%%

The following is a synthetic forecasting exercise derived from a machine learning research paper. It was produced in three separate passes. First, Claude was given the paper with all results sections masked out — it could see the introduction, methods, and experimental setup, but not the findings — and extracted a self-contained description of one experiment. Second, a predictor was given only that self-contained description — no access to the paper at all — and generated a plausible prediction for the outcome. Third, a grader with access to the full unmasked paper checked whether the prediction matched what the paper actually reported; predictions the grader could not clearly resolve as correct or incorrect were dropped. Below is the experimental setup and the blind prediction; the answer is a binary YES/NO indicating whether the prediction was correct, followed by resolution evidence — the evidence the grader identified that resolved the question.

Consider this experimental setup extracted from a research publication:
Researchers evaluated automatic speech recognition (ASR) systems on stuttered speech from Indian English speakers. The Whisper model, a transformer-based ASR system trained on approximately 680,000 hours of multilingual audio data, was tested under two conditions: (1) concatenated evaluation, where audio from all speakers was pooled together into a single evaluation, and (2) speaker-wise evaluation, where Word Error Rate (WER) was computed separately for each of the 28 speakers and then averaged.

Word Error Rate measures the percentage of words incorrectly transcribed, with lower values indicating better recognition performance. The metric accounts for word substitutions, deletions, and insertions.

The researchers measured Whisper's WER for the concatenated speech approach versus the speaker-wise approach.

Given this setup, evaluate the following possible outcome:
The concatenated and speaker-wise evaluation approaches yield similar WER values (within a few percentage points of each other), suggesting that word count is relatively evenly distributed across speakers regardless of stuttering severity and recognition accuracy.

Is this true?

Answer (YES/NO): NO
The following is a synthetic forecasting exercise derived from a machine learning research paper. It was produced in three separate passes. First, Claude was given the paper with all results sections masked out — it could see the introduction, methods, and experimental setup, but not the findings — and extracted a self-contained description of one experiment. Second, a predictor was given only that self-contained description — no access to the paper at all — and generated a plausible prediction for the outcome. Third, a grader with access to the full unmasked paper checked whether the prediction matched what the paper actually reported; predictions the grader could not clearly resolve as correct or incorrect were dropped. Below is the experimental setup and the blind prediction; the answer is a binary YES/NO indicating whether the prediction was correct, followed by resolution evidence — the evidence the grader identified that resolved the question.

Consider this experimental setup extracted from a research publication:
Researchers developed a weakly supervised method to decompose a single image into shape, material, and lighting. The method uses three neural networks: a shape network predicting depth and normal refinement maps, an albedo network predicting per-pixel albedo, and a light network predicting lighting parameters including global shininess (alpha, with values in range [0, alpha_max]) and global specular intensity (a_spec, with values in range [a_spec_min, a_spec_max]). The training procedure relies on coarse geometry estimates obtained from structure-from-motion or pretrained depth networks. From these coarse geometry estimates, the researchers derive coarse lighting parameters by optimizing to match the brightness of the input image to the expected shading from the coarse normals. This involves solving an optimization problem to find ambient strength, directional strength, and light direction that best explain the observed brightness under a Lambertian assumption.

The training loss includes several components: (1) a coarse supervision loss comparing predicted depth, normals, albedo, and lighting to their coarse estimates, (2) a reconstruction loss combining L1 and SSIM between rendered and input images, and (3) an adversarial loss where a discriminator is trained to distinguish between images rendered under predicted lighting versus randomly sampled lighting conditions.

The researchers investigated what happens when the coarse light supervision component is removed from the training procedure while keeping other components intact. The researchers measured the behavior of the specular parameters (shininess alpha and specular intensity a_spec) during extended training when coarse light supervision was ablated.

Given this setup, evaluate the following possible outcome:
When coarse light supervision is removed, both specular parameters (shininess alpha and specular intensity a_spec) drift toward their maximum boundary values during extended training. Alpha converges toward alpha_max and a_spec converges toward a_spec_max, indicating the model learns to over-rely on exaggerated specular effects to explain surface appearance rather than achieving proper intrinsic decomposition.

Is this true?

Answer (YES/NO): NO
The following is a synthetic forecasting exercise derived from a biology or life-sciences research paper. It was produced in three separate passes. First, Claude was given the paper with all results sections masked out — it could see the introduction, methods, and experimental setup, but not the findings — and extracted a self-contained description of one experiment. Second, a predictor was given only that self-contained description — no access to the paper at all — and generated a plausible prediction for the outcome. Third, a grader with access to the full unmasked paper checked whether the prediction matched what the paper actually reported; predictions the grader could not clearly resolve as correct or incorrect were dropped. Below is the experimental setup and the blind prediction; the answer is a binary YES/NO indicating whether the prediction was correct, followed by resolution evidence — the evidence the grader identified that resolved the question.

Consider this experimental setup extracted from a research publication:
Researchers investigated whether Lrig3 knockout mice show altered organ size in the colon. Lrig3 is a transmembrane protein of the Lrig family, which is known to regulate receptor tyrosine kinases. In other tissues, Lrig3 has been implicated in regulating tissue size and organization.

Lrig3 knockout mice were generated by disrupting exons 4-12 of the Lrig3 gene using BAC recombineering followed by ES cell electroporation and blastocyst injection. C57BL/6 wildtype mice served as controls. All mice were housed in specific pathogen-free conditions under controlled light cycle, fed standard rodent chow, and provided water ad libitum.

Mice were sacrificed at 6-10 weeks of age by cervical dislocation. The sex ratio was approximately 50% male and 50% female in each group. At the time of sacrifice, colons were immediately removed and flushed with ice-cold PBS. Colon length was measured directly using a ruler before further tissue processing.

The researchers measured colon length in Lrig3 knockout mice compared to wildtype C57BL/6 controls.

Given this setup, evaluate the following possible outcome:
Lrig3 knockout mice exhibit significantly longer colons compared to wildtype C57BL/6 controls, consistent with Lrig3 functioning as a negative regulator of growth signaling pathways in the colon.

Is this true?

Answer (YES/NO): YES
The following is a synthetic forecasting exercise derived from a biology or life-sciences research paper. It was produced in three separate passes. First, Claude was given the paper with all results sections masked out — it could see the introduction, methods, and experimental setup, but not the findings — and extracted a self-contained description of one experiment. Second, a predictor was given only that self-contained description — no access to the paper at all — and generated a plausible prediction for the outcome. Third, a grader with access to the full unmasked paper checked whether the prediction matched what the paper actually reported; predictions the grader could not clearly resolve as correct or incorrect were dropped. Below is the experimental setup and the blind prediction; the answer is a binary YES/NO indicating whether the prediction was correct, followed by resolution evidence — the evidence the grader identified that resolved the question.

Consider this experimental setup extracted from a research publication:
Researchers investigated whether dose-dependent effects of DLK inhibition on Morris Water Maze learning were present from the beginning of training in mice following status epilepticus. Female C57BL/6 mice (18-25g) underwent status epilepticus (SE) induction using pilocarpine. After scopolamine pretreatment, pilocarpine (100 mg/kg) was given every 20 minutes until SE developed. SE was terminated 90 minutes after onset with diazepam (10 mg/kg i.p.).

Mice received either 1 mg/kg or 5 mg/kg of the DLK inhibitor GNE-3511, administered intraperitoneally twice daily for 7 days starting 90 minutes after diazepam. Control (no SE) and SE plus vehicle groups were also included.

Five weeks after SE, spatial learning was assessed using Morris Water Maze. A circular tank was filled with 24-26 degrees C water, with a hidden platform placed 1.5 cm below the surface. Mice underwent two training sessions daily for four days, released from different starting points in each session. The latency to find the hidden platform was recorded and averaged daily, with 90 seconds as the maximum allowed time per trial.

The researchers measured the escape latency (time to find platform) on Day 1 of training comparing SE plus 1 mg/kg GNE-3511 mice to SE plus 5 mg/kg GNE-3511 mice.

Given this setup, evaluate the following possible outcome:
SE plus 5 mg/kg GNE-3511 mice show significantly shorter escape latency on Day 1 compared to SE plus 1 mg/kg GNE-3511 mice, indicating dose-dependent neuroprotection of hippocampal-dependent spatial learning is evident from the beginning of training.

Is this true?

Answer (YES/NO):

%%

§ Try it: Print every record above exactly as it appears.

§ Response to this task:
The following is a synthetic forecasting exercise derived from a machine learning research paper. It was produced in three separate passes. First, Claude was given the paper with all results sections masked out — it could see the introduction, methods, and experimental setup, but not the findings — and extracted a self-contained description of one experiment. Second, a predictor was given only that self-contained description — no access to the paper at all — and generated a plausible prediction for the outcome. Third, a grader with access to the full unmasked paper checked whether the prediction matched what the paper actually reported; predictions the grader could not clearly resolve as correct or incorrect were dropped. Below is the experimental setup and the blind prediction; the answer is a binary YES/NO indicating whether the prediction was correct, followed by resolution evidence — the evidence the grader identified that resolved the question.

Consider this experimental setup extracted from a research publication:
Researchers evaluated automatic speech recognition (ASR) systems on stuttered speech from Indian English speakers. The Whisper model, a transformer-based ASR system trained on approximately 680,000 hours of multilingual audio data, was tested under two conditions: (1) concatenated evaluation, where audio from all speakers was pooled together into a single evaluation, and (2) speaker-wise evaluation, where Word Error Rate (WER) was computed separately for each of the 28 speakers and then averaged.

Word Error Rate measures the percentage of words incorrectly transcribed, with lower values indicating better recognition performance. The metric accounts for word substitutions, deletions, and insertions.

The researchers measured Whisper's WER for the concatenated speech approach versus the speaker-wise approach.

Given this setup, evaluate the following possible outcome:
The concatenated and speaker-wise evaluation approaches yield similar WER values (within a few percentage points of each other), suggesting that word count is relatively evenly distributed across speakers regardless of stuttering severity and recognition accuracy.

Is this true?

Answer (YES/NO): NO
The following is a synthetic forecasting exercise derived from a machine learning research paper. It was produced in three separate passes. First, Claude was given the paper with all results sections masked out — it could see the introduction, methods, and experimental setup, but not the findings — and extracted a self-contained description of one experiment. Second, a predictor was given only that self-contained description — no access to the paper at all — and generated a plausible prediction for the outcome. Third, a grader with access to the full unmasked paper checked whether the prediction matched what the paper actually reported; predictions the grader could not clearly resolve as correct or incorrect were dropped. Below is the experimental setup and the blind prediction; the answer is a binary YES/NO indicating whether the prediction was correct, followed by resolution evidence — the evidence the grader identified that resolved the question.

Consider this experimental setup extracted from a research publication:
Researchers developed a weakly supervised method to decompose a single image into shape, material, and lighting. The method uses three neural networks: a shape network predicting depth and normal refinement maps, an albedo network predicting per-pixel albedo, and a light network predicting lighting parameters including global shininess (alpha, with values in range [0, alpha_max]) and global specular intensity (a_spec, with values in range [a_spec_min, a_spec_max]). The training procedure relies on coarse geometry estimates obtained from structure-from-motion or pretrained depth networks. From these coarse geometry estimates, the researchers derive coarse lighting parameters by optimizing to match the brightness of the input image to the expected shading from the coarse normals. This involves solving an optimization problem to find ambient strength, directional strength, and light direction that best explain the observed brightness under a Lambertian assumption.

The training loss includes several components: (1) a coarse supervision loss comparing predicted depth, normals, albedo, and lighting to their coarse estimates, (2) a reconstruction loss combining L1 and SSIM between rendered and input images, and (3) an adversarial loss where a discriminator is trained to distinguish between images rendered under predicted lighting versus randomly sampled lighting conditions.

The researchers investigated what happens when the coarse light supervision component is removed from the training procedure while keeping other components intact. The researchers measured the behavior of the specular parameters (shininess alpha and specular intensity a_spec) during extended training when coarse light supervision was ablated.

Given this setup, evaluate the following possible outcome:
When coarse light supervision is removed, both specular parameters (shininess alpha and specular intensity a_spec) drift toward their maximum boundary values during extended training. Alpha converges toward alpha_max and a_spec converges toward a_spec_max, indicating the model learns to over-rely on exaggerated specular effects to explain surface appearance rather than achieving proper intrinsic decomposition.

Is this true?

Answer (YES/NO): NO
The following is a synthetic forecasting exercise derived from a biology or life-sciences research paper. It was produced in three separate passes. First, Claude was given the paper with all results sections masked out — it could see the introduction, methods, and experimental setup, but not the findings — and extracted a self-contained description of one experiment. Second, a predictor was given only that self-contained description — no access to the paper at all — and generated a plausible prediction for the outcome. Third, a grader with access to the full unmasked paper checked whether the prediction matched what the paper actually reported; predictions the grader could not clearly resolve as correct or incorrect were dropped. Below is the experimental setup and the blind prediction; the answer is a binary YES/NO indicating whether the prediction was correct, followed by resolution evidence — the evidence the grader identified that resolved the question.

Consider this experimental setup extracted from a research publication:
Researchers investigated whether Lrig3 knockout mice show altered organ size in the colon. Lrig3 is a transmembrane protein of the Lrig family, which is known to regulate receptor tyrosine kinases. In other tissues, Lrig3 has been implicated in regulating tissue size and organization.

Lrig3 knockout mice were generated by disrupting exons 4-12 of the Lrig3 gene using BAC recombineering followed by ES cell electroporation and blastocyst injection. C57BL/6 wildtype mice served as controls. All mice were housed in specific pathogen-free conditions under controlled light cycle, fed standard rodent chow, and provided water ad libitum.

Mice were sacrificed at 6-10 weeks of age by cervical dislocation. The sex ratio was approximately 50% male and 50% female in each group. At the time of sacrifice, colons were immediately removed and flushed with ice-cold PBS. Colon length was measured directly using a ruler before further tissue processing.

The researchers measured colon length in Lrig3 knockout mice compared to wildtype C57BL/6 controls.

Given this setup, evaluate the following possible outcome:
Lrig3 knockout mice exhibit significantly longer colons compared to wildtype C57BL/6 controls, consistent with Lrig3 functioning as a negative regulator of growth signaling pathways in the colon.

Is this true?

Answer (YES/NO): YES
The following is a synthetic forecasting exercise derived from a biology or life-sciences research paper. It was produced in three separate passes. First, Claude was given the paper with all results sections masked out — it could see the introduction, methods, and experimental setup, but not the findings — and extracted a self-contained description of one experiment. Second, a predictor was given only that self-contained description — no access to the paper at all — and generated a plausible prediction for the outcome. Third, a grader with access to the full unmasked paper checked whether the prediction matched what the paper actually reported; predictions the grader could not clearly resolve as correct or incorrect were dropped. Below is the experimental setup and the blind prediction; the answer is a binary YES/NO indicating whether the prediction was correct, followed by resolution evidence — the evidence the grader identified that resolved the question.

Consider this experimental setup extracted from a research publication:
Researchers investigated whether dose-dependent effects of DLK inhibition on Morris Water Maze learning were present from the beginning of training in mice following status epilepticus. Female C57BL/6 mice (18-25g) underwent status epilepticus (SE) induction using pilocarpine. After scopolamine pretreatment, pilocarpine (100 mg/kg) was given every 20 minutes until SE developed. SE was terminated 90 minutes after onset with diazepam (10 mg/kg i.p.).

Mice received either 1 mg/kg or 5 mg/kg of the DLK inhibitor GNE-3511, administered intraperitoneally twice daily for 7 days starting 90 minutes after diazepam. Control (no SE) and SE plus vehicle groups were also included.

Five weeks after SE, spatial learning was assessed using Morris Water Maze. A circular tank was filled with 24-26 degrees C water, with a hidden platform placed 1.5 cm below the surface. Mice underwent two training sessions daily for four days, released from different starting points in each session. The latency to find the hidden platform was recorded and averaged daily, with 90 seconds as the maximum allowed time per trial.

The researchers measured the escape latency (time to find platform) on Day 1 of training comparing SE plus 1 mg/kg GNE-3511 mice to SE plus 5 mg/kg GNE-3511 mice.

Given this setup, evaluate the following possible outcome:
SE plus 5 mg/kg GNE-3511 mice show significantly shorter escape latency on Day 1 compared to SE plus 1 mg/kg GNE-3511 mice, indicating dose-dependent neuroprotection of hippocampal-dependent spatial learning is evident from the beginning of training.

Is this true?

Answer (YES/NO):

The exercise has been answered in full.